### [Required work]
Reproduce the line that holds "Harnais, attache dorsale" together with all the lines after it up to the end of the entries.

### [Provided data]
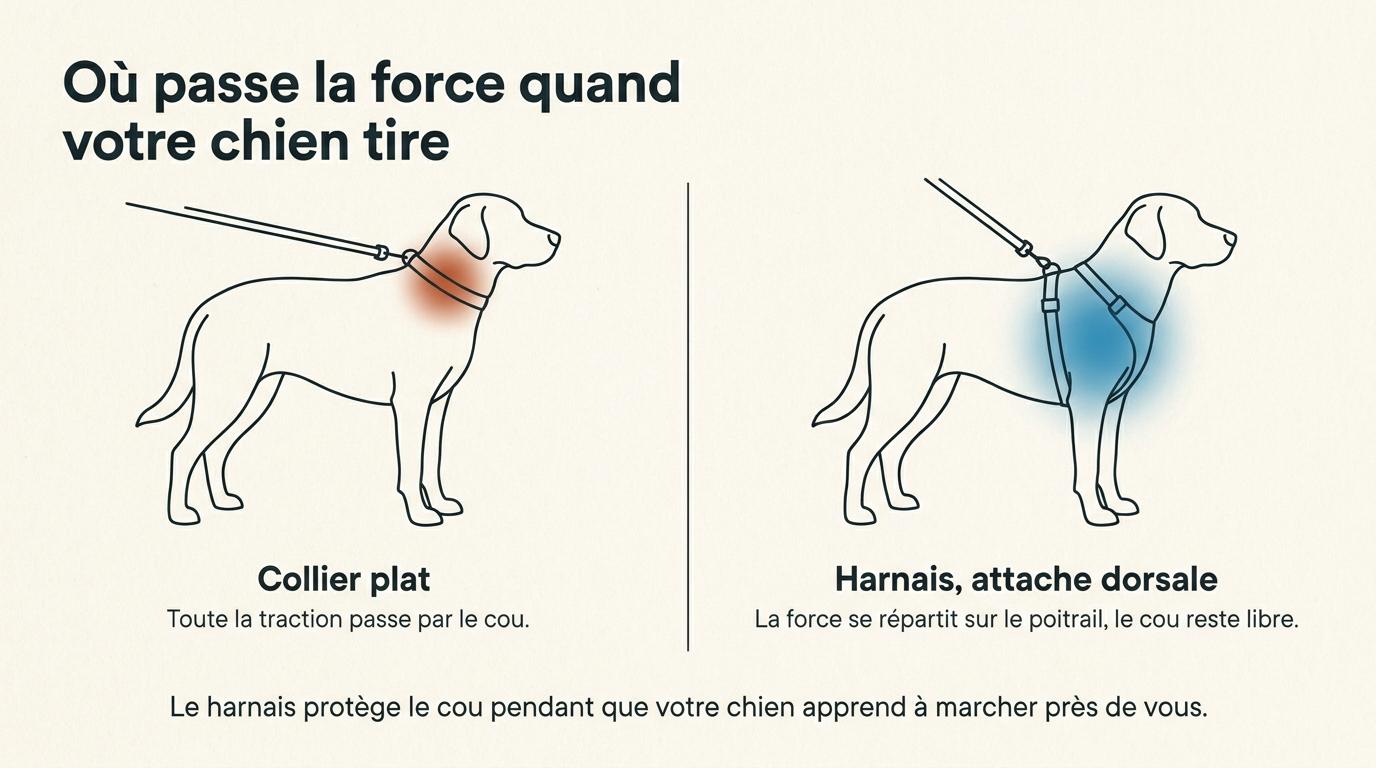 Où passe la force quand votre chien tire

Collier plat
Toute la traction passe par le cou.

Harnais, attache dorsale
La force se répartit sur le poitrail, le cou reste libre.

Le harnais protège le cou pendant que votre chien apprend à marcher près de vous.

### [Worked solution]
Harnais, attache dorsale
La force se répartit sur le poitrail, le cou reste libre.

Le harnais protège le cou pendant que votre chien apprend à marcher près de vous.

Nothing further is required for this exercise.